> _Problem to solve_: Please extract all of the rows below word for word, leaving the pictures out.

Excerpts from spatial question data

»»

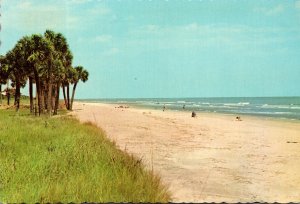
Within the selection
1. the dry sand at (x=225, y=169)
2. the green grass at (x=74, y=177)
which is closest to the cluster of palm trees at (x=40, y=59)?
the dry sand at (x=225, y=169)

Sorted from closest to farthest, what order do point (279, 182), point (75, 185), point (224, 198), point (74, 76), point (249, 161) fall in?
point (75, 185), point (224, 198), point (279, 182), point (249, 161), point (74, 76)

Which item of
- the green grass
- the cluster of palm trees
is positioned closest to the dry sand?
the green grass

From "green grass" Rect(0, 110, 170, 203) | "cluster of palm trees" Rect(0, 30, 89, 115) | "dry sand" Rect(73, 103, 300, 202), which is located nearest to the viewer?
"green grass" Rect(0, 110, 170, 203)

««

> _Expected answer_:
Within the selection
1. the dry sand at (x=225, y=169)
2. the green grass at (x=74, y=177)
which is closest to the cluster of palm trees at (x=40, y=59)?
the dry sand at (x=225, y=169)

Sorted from closest to farthest, what order do point (279, 182), point (75, 185), point (224, 198), point (74, 76), point (249, 161) fall in?
point (75, 185), point (224, 198), point (279, 182), point (249, 161), point (74, 76)

Which item of
- the green grass
- the cluster of palm trees
is positioned closest to the dry sand?
the green grass

From "green grass" Rect(0, 110, 170, 203) | "cluster of palm trees" Rect(0, 30, 89, 115) | "dry sand" Rect(73, 103, 300, 202), which is located nearest to the viewer?
"green grass" Rect(0, 110, 170, 203)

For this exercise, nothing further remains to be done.